Holomorphicity of stable minimal surfaces of low genus

TL;DR

This paper characterizes stable minimal surfaces of low genus as holomorphic in certain affine subspaces, extending previous results to surfaces with infinite total curvature and providing explicit destabilizations.

Contribution

It proves that stable minimal immersions from low genus surfaces are holomorphic in even-dimensional affine subspaces, generalizing prior work to infinite total curvature cases.

Findings

Stable minimal immersions are holomorphic in even-dimensional affine subspaces.

The result extends to genus 0 surfaces with infinite total curvature.

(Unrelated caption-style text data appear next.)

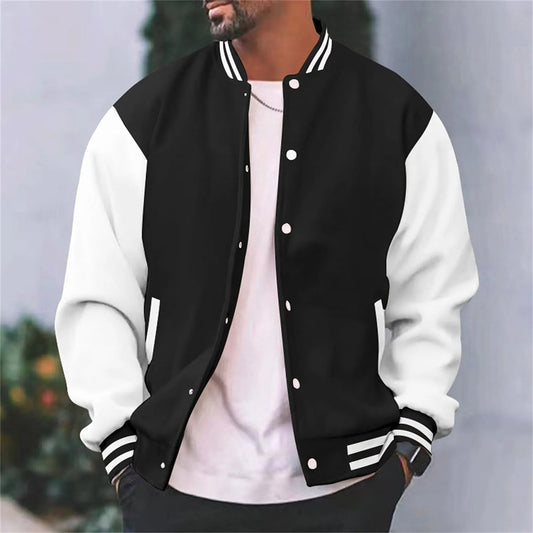 Paul | Men’s Retro Letterman Style Varsity Jacket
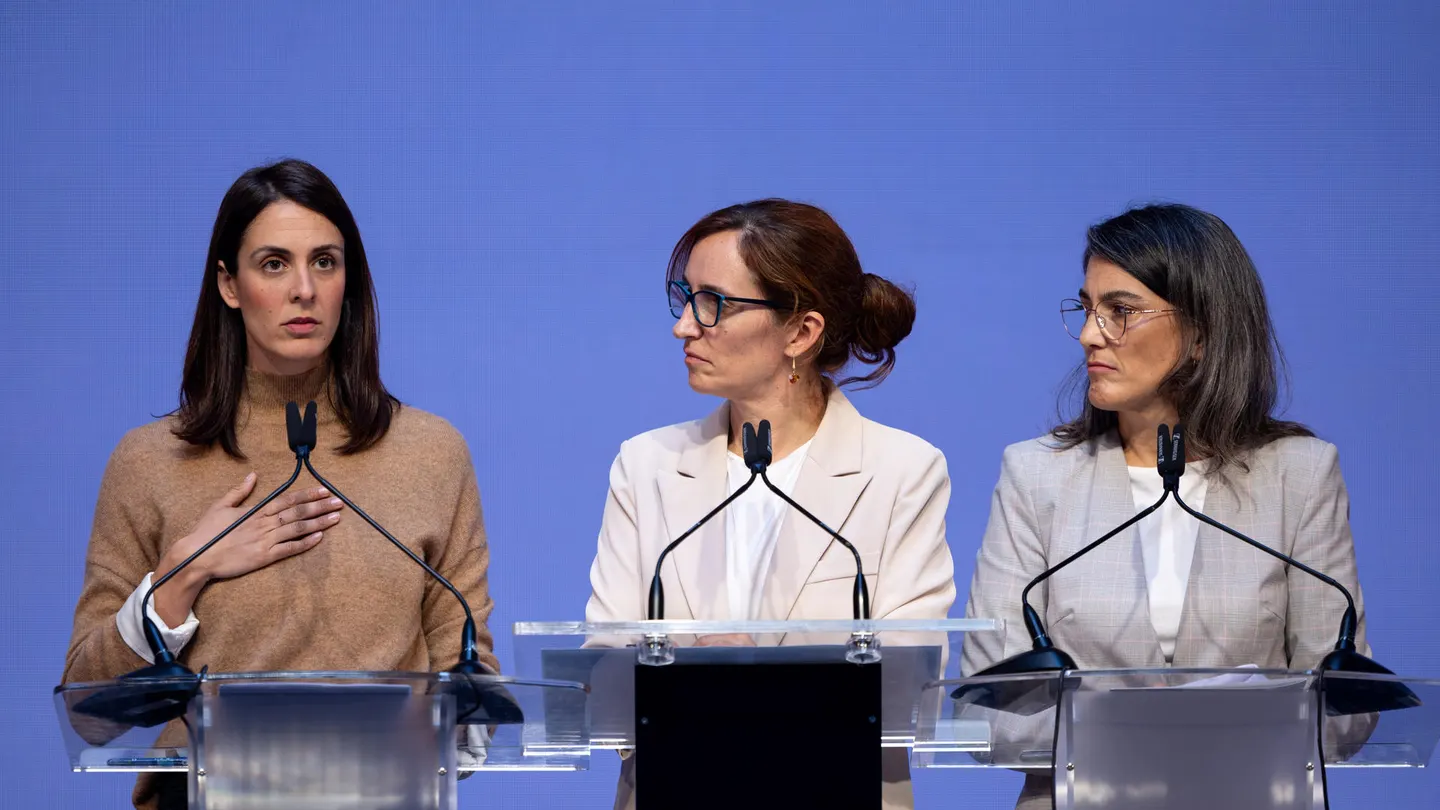 Rueda de prensa de las portavoces de Más Madrid Rueda de prensa de las portavoces de Más Madrid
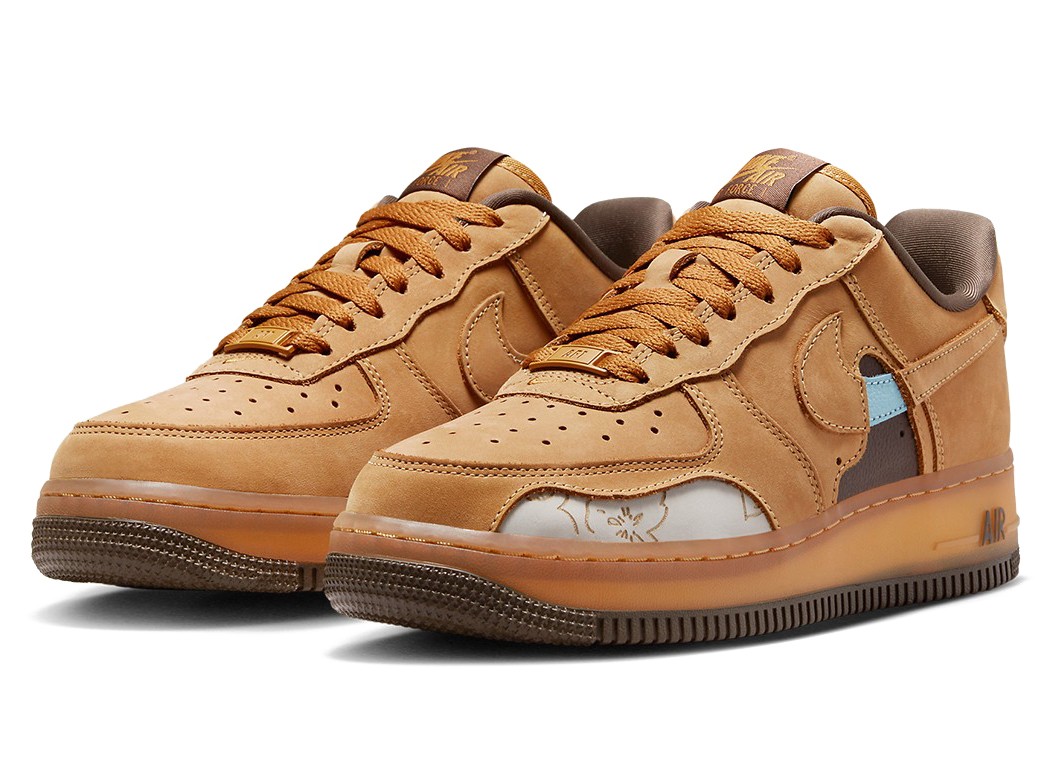 Nike Air Force 1 Low '07 Cut Out Wheat (W)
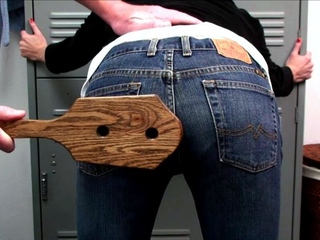Kajira: Paddled In The Locker Room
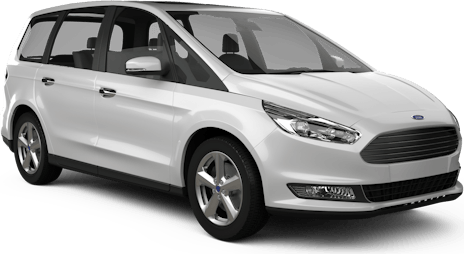 Bijvoorbeeld: Ford Galaxy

Explicit destabilizations are constructed for unstable surfaces.

Abstract

We prove that a (branched) minimal immersion from $\mathbb{C}$ to $\mathbb{R}^n$ is stable if and only if it lives in an even dimensional affine subspace and is holomorphic for some orthogonal complex structure on the subspace. More generally, we prove that the same result holds for a class of genus $0$ surfaces that can have infinite total curvature. This contributes to an inquiry initiated by Micallef, who previously proved the equivalence in genus $0$ assuming completeness and finite total curvature. As a corollary, we prove a holomorphicity result for covering stable minimal surfaces of genus $0$ and $1$, recovering a theorem of Fraser and Schoen as a particular case. Our approach is new, based on a method of constructing variations developed by the first named author and Markovi\'c. For unstable surfaces, we get explicit destabilizations and destabilization radii that can be read from the Weierstrass-Enneper data.